▶ [PASSAGE FOR REVIEW]:
------------------------------------------------------------

Laura Sharp Wilson has been very busy these days. She exhibited these two paintings at Friesen Gallery in Seattle in February 2008, in a one-woman show entitled "Twenty-Five Answers to One Question." The artist now lives in Olympia, Washington, with her husband and son, but she used to live in Columbia, Missouri, which is how we became friends. Her son is one month older than mine, and Laura started a small playgroup when they were just 2 or 3 months old. Laura and family left Columbia in December 2005, and I still really miss them a lot!
I've always loved Laura's paintings. Delicate, complex and detailed, they suggest some kind of alternative biological reality; they make me think of the kinds of organisms that you can't tell whether they are plant or animal. Is it an acquatic world? a primordial one? While the paintings are richly suggestive, they walk a fine line between the abstract and the representational. Laura's sense of color is striking, and the images are beautiful and poetic. Laura also creates sculptures. She describes her work this way:
"Moving to the Pacific Northwest has added a new vocabulary to my work. Trunk forms are in a number of paintings in this body of work. They represent trees that once grew in the wooded areas I now hike. The log, pole and trunk images speak to the history and foundation of the place I now live. My images are not likenesses of existing plant forms, instead, human culture has intervened, like the art of Japanese Ikebana, twisting, isolating and manipulating flora and stems into rare hybrids."

------------------------------------------------------------

▶ [SUPPLIED INFORMATION]:
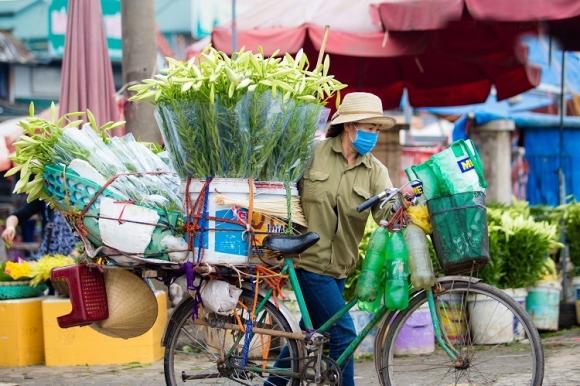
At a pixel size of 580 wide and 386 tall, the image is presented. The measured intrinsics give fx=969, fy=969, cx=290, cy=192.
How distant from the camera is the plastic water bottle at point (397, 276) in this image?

------------------------------------------------------------

▶ [EXERCISE DESCRIPTION]: Translate this sentence from the piece on Laura Sharp Wilson's paintings into Spanish: "Laura's sense of color is striking, and the images are beautiful and poetic."

▶ [THE ANSWER]: El sentido del color de Laura es impactante, y las imágenes son hermosas y poéticas.